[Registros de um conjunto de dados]
+---+

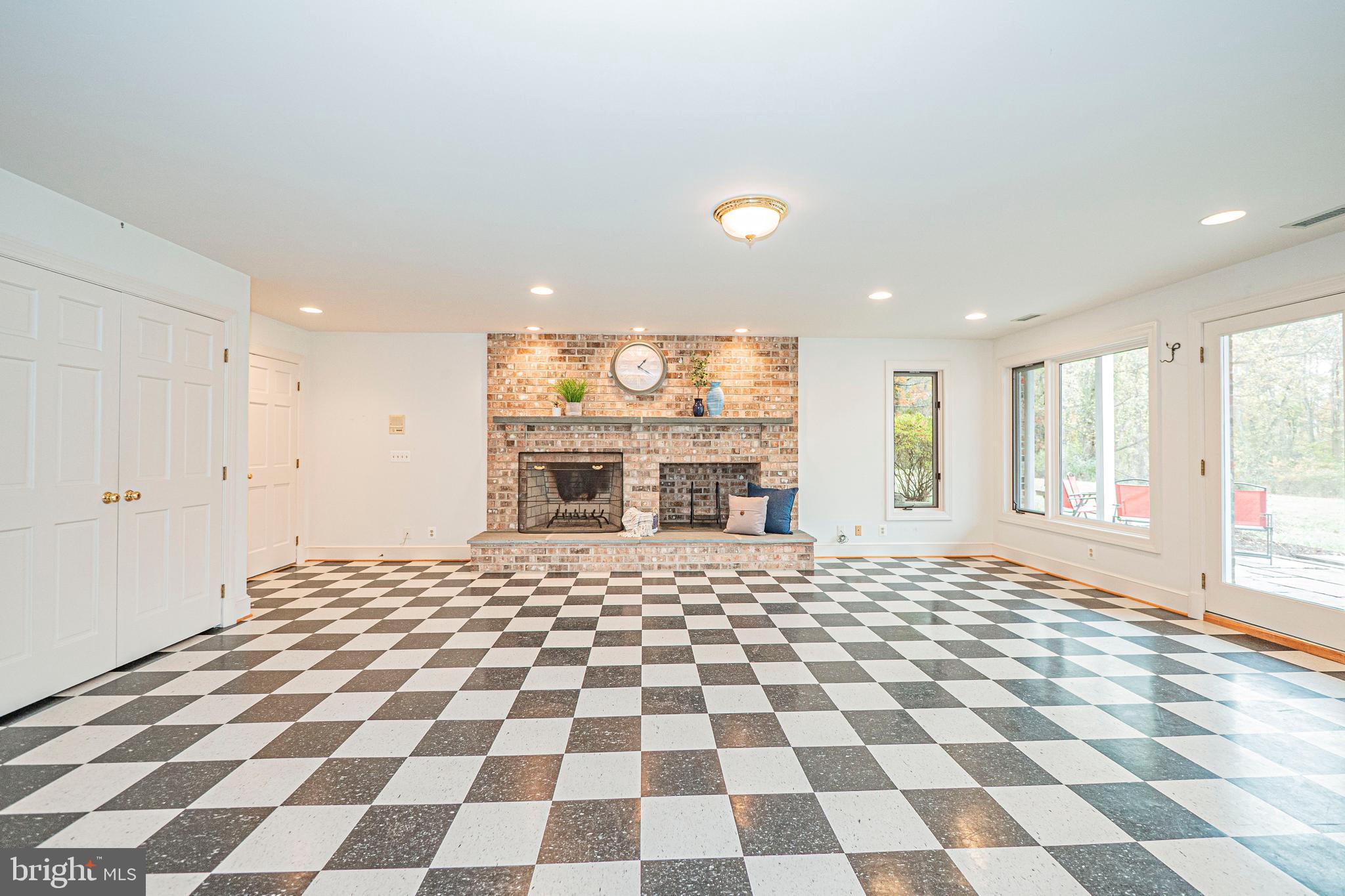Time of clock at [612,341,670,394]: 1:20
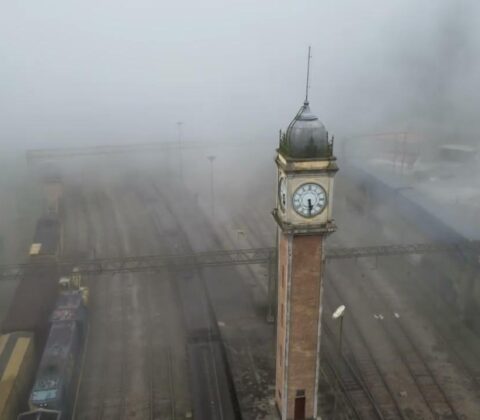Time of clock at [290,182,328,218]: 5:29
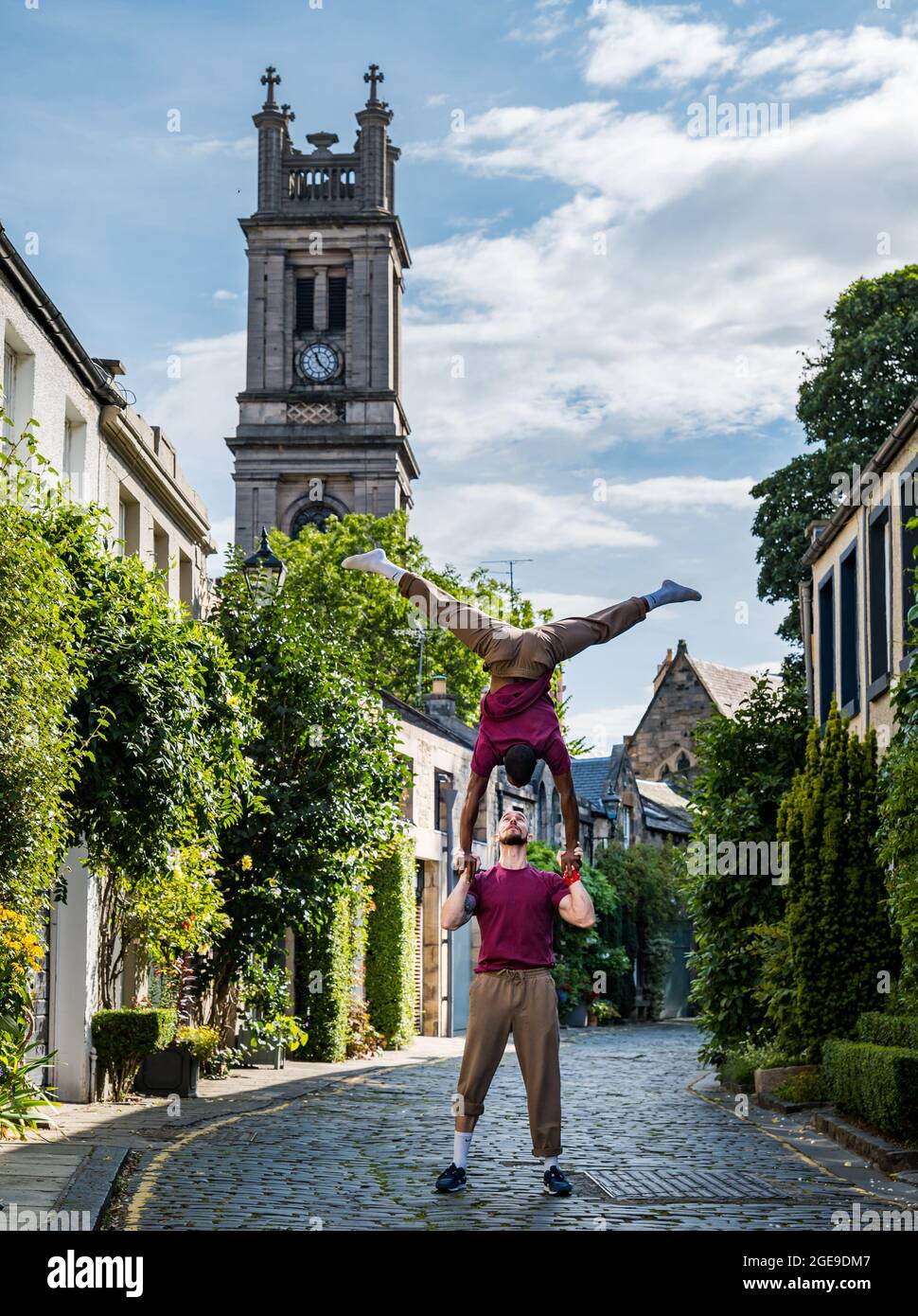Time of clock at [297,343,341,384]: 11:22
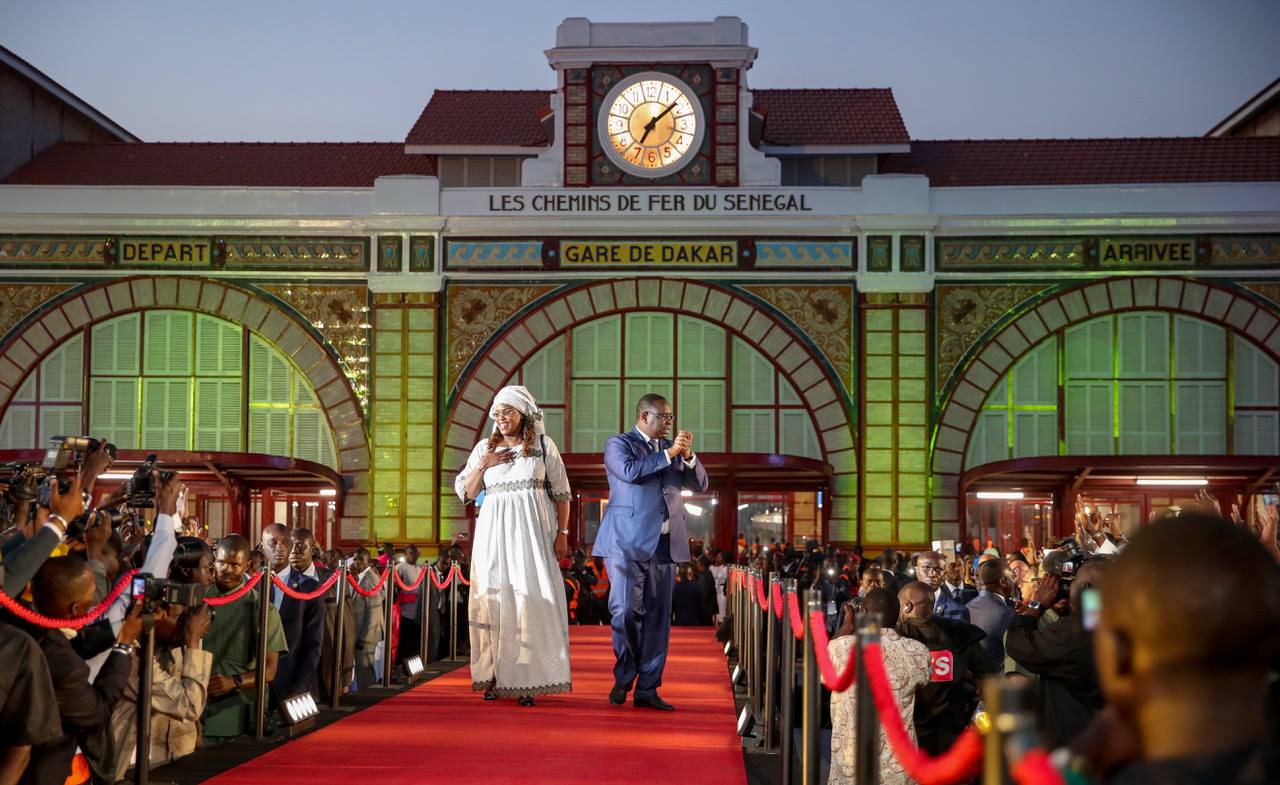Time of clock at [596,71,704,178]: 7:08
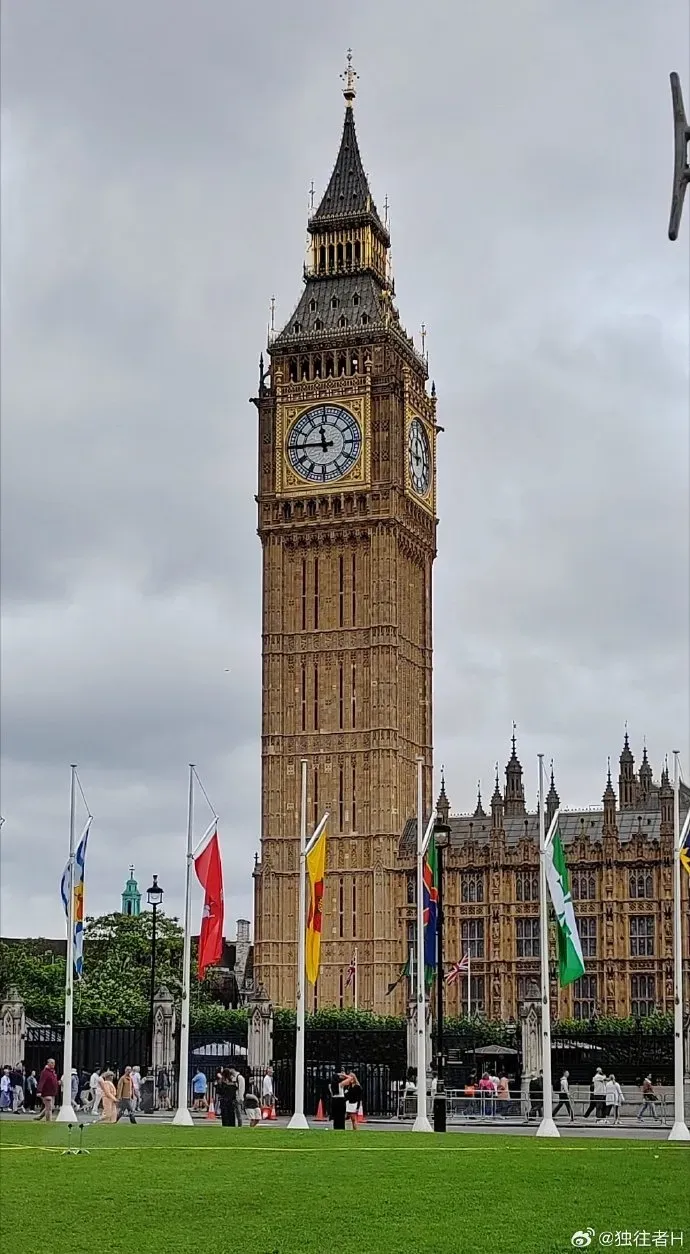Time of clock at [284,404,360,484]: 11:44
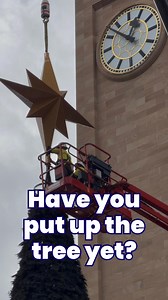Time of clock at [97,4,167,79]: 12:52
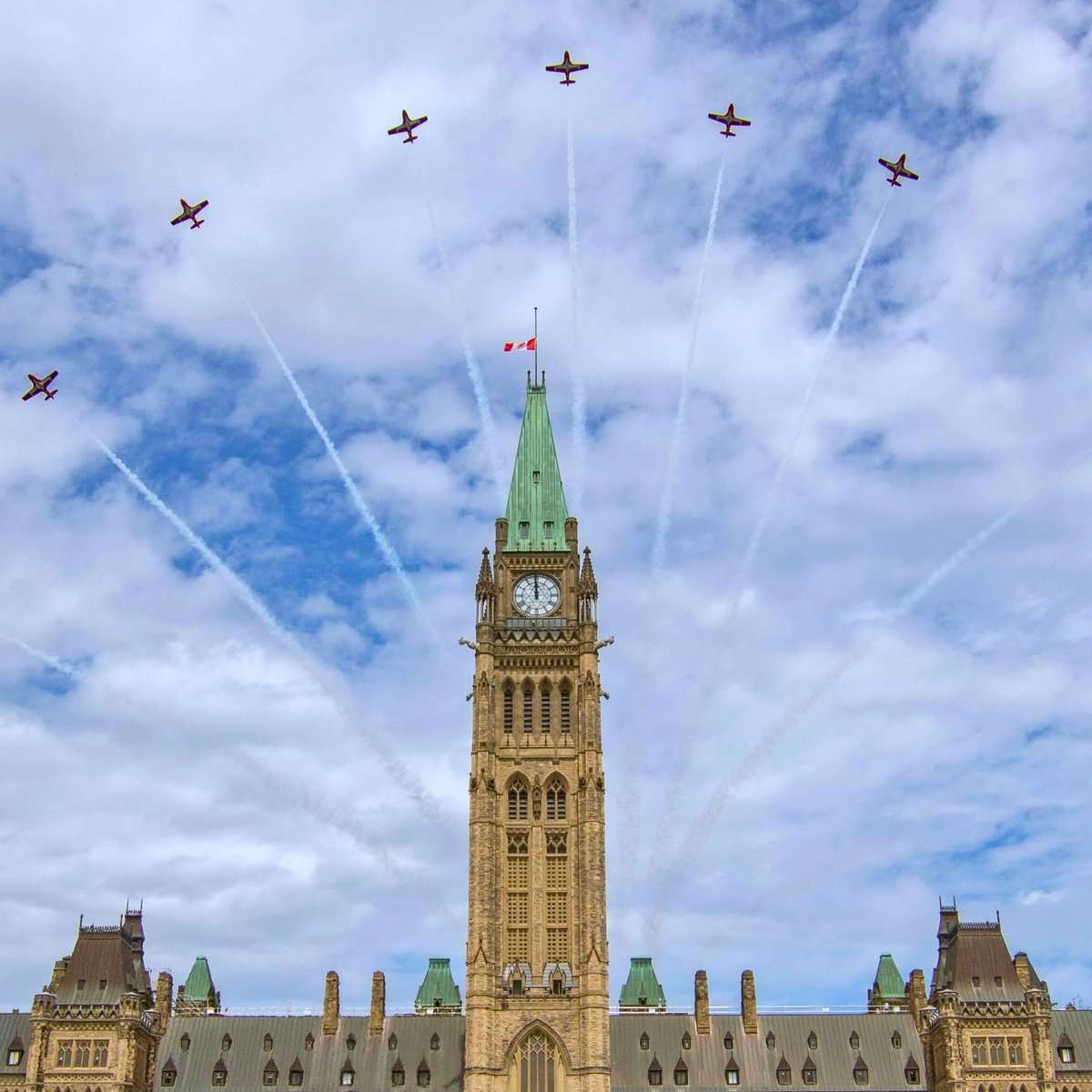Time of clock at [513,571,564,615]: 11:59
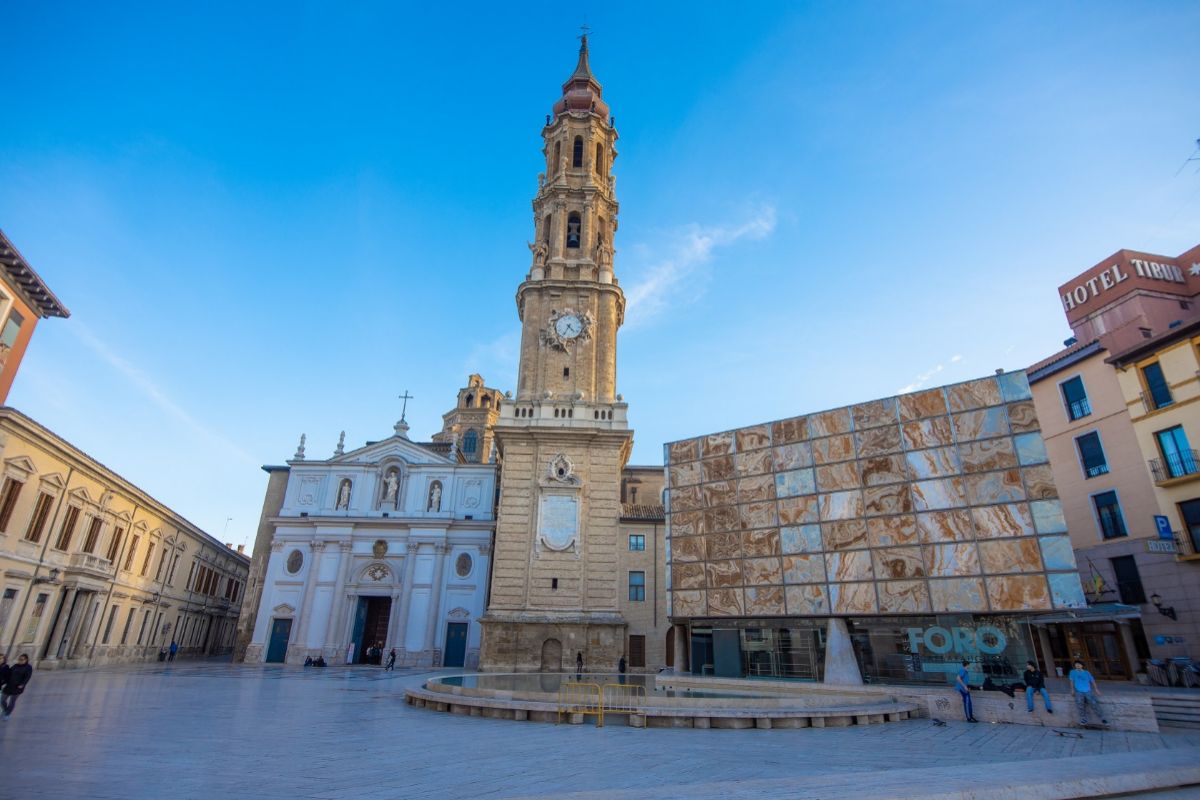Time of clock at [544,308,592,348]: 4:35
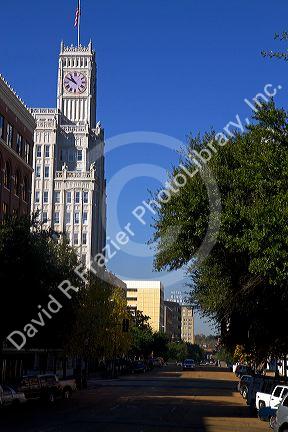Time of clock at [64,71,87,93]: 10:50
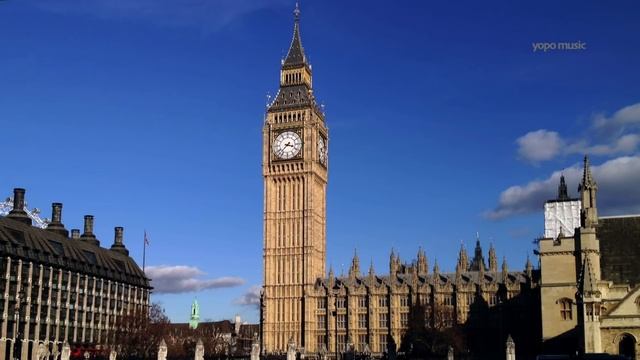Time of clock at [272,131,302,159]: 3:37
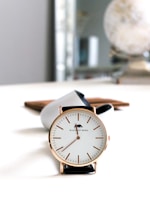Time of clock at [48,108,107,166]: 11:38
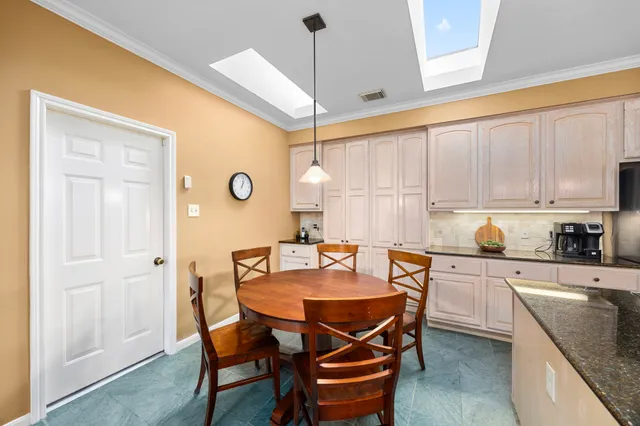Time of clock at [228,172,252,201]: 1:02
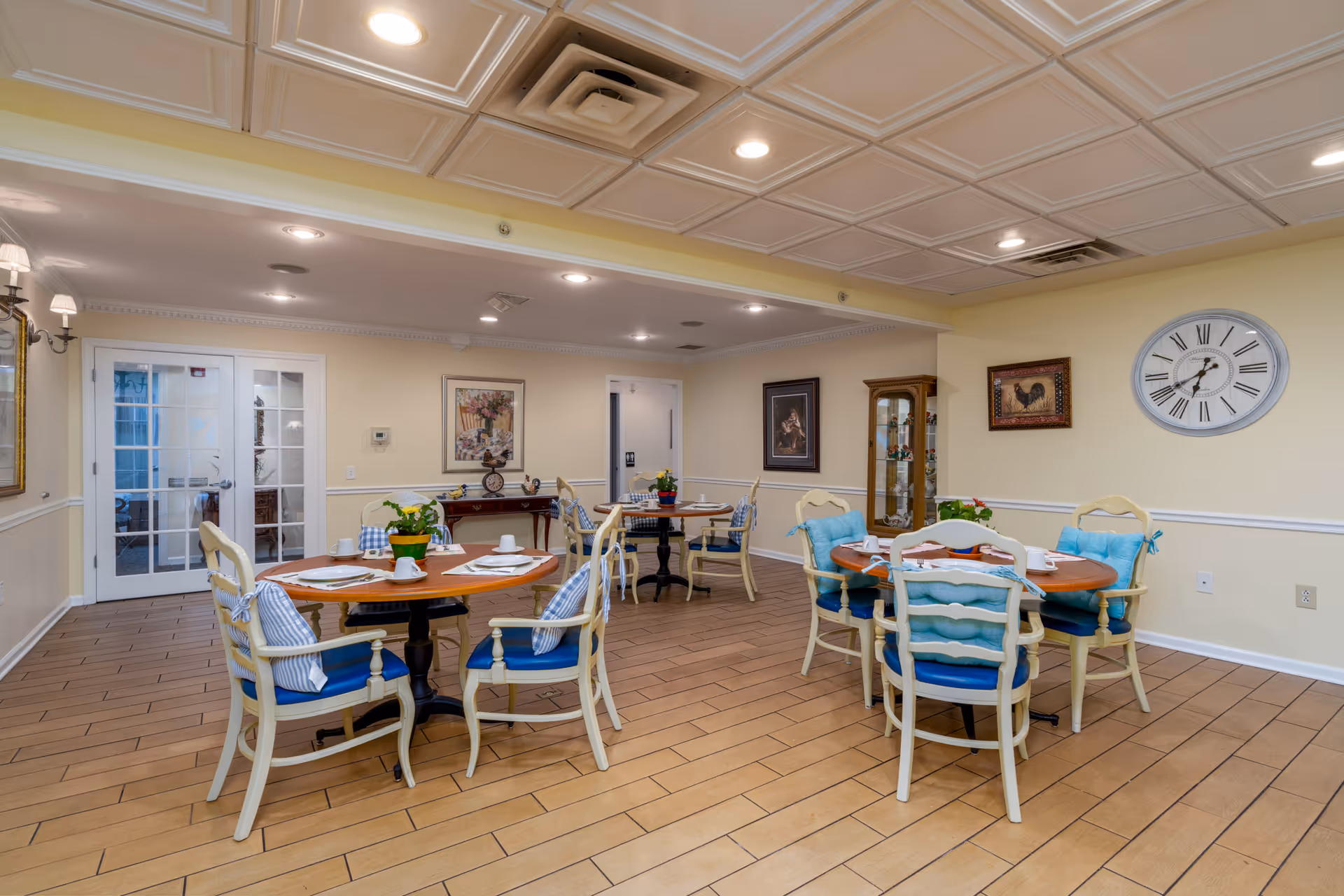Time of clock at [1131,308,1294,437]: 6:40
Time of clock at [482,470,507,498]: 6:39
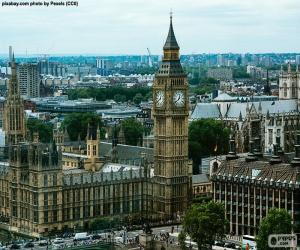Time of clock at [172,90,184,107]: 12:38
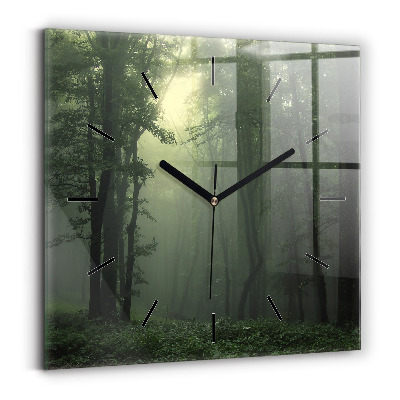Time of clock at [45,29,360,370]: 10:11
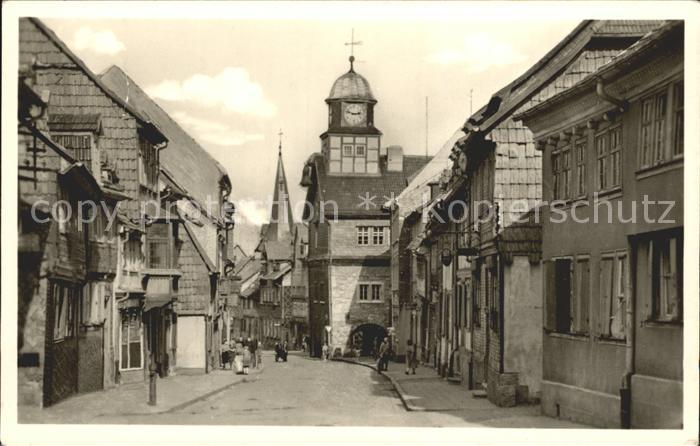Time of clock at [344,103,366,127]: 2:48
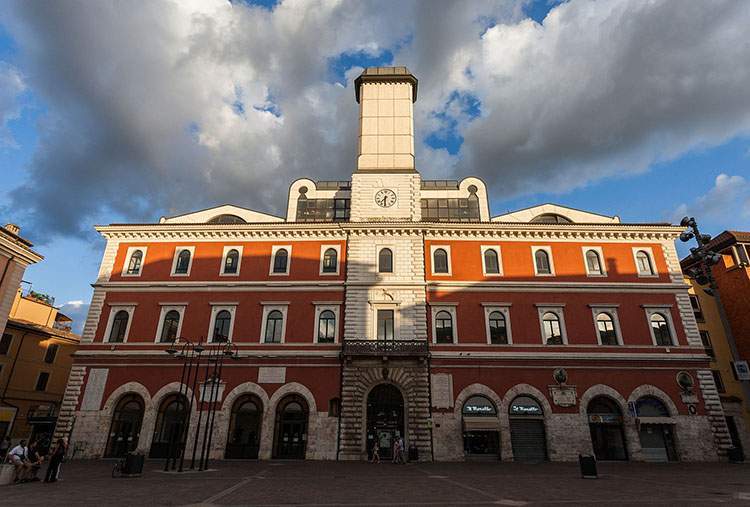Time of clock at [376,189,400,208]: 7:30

+---+

> **Descrição da tarefa**
Reproduza fielmente, linha por linha, todos os registros acima, mas deixe as imagens de fora da resposta.

> **Solução do problema**
Time of clock at [612,341,670,394]: 1:20
Time of clock at [290,182,328,218]: 5:29
Time of clock at [297,343,341,384]: 11:22
Time of clock at [596,71,704,178]: 7:08
Time of clock at [284,404,360,484]: 11:44
Time of clock at [97,4,167,79]: 12:52
Time of clock at [513,571,564,615]: 11:59
Time of clock at [544,308,592,348]: 4:35
Time of clock at [64,71,87,93]: 10:50
Time of clock at [272,131,302,159]: 3:37
Time of clock at [48,108,107,166]: 11:38
Time of clock at [228,172,252,201]: 1:02
Time of clock at [1131,308,1294,437]: 6:40
Time of clock at [482,470,507,498]: 6:39
Time of clock at [172,90,184,107]: 12:38
Time of clock at [45,29,360,370]: 10:11
Time of clock at [344,103,366,127]: 2:48
Time of clock at [376,189,400,208]: 7:30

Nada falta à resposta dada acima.